According to the civil lawsuit filed in federal court, Champlin Police Officer Daniel Irish and Hennepin County Deputy Keith McNamara both responded to a call to pursue a suspect who had crashed and fled into St. Vincent Cemetery in Osseo the afternoon of March 22.
The document states that McNamara arrived at the scene, spotted a squad car with flashing lights, and deployed his K9, Thor, “without warning” to track the suspect.
The deputy allegedly wrote in a report that he “did not give K9 warnings as we got closer to the suspect due to it being very loud with sirens,” adding that he tried to air a warning over the radio after he let Thor loose but couldn’t because of the “high volume of air traffic.”
Thor was trained to “attack whichever human being he encountered first,” the complaint alleges, and Irish, whose squad car was parked ahead of where McNamara let the dog loose, didn’t know there was a K9 in the area “until Thor was on him.”
Irish described getting attacked as soon as he opened the door to his squad.
Thor bit Irish’s arm and legs as Irish struggled to get him off. The complaint alleges McNamara was far behind and was “futilely yelling at Thor” to let Irish go; the dog did not relinquish Irish until McNamara caught up and redirected him toward the suspect, who had already run out of the cemetery.
Eventually, Thor apprehended the suspect, but not before Irish had suffered “numerous penetrating puncture wounds” on his left forearm, according to the lawsuit.

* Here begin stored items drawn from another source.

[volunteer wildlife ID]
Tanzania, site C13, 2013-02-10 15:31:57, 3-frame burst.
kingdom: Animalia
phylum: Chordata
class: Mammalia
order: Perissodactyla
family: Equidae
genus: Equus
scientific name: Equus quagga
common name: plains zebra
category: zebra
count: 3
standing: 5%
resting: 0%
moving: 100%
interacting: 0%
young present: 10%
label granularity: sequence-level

At the hospital, Irish received a tetanus shot and was prescribed the antibiotic Augmentin. The lawsuit claims this antibiotic purged Irish’s digestive system of “good” bacteria and allowed the harmful bacterium C. difficile to thrive, causing serious bowel inflammation stemming from an infection.
Over the course of the next few months, doctors gave Irish more antibiotics to manage the C. difficile, and while the bacterial infection had subsided, he still experienced persistent digestive problems that allegedly cut into his ability to work.

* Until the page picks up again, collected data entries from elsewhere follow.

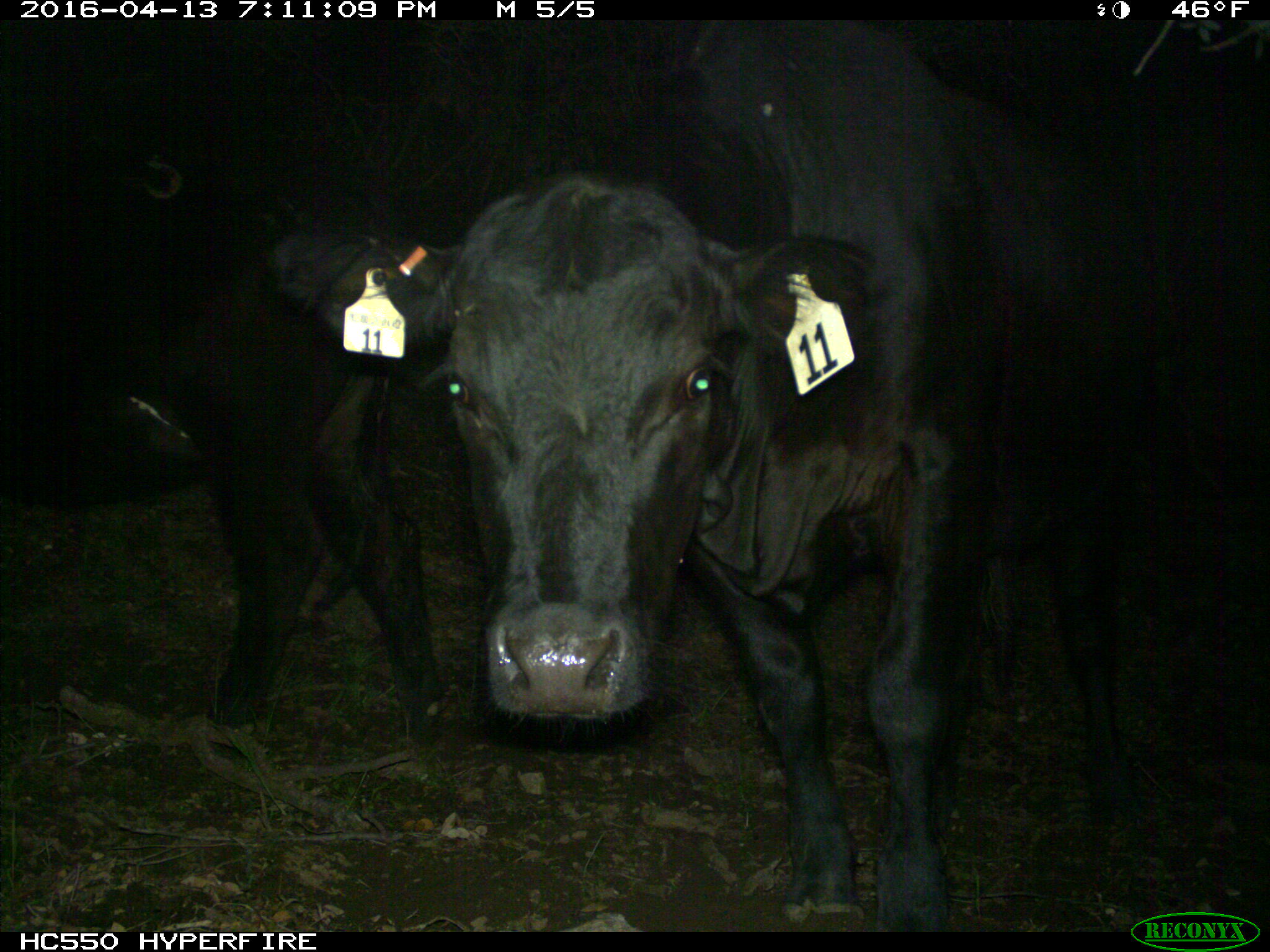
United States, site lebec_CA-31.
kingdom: Animalia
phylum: Chordata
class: Mammalia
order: Artiodactyla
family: Bovidae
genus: Bos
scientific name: Bos taurus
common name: domestic cow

On top of the lingering digestive issues, Irish claims he suffered “mental and emotional harm” from the K9 attack and underwent counseling.
The lawsuit alleges McNamara’s actions under color of law amounted to a violation of Irish’s Fourth Amendment right against excessive force and unreasonable seizure.

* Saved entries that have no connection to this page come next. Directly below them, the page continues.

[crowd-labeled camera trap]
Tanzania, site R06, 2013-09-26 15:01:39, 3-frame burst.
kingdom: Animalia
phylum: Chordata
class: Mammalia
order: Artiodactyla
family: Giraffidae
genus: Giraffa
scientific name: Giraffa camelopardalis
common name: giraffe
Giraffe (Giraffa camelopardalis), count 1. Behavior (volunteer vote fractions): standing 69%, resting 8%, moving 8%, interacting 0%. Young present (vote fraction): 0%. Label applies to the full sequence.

“McNamara subjected Irish to these deprivations either maliciously or by acting with reckless disregard for whether his rights would be violated,” the lawsuit states.
Irish is asking for compensation for medical expenses and loss of wages, along with damages for physical and mental harm.
A spokesperson for the Hennepin County Sheriff’s Office declined to comment on the pending litigation.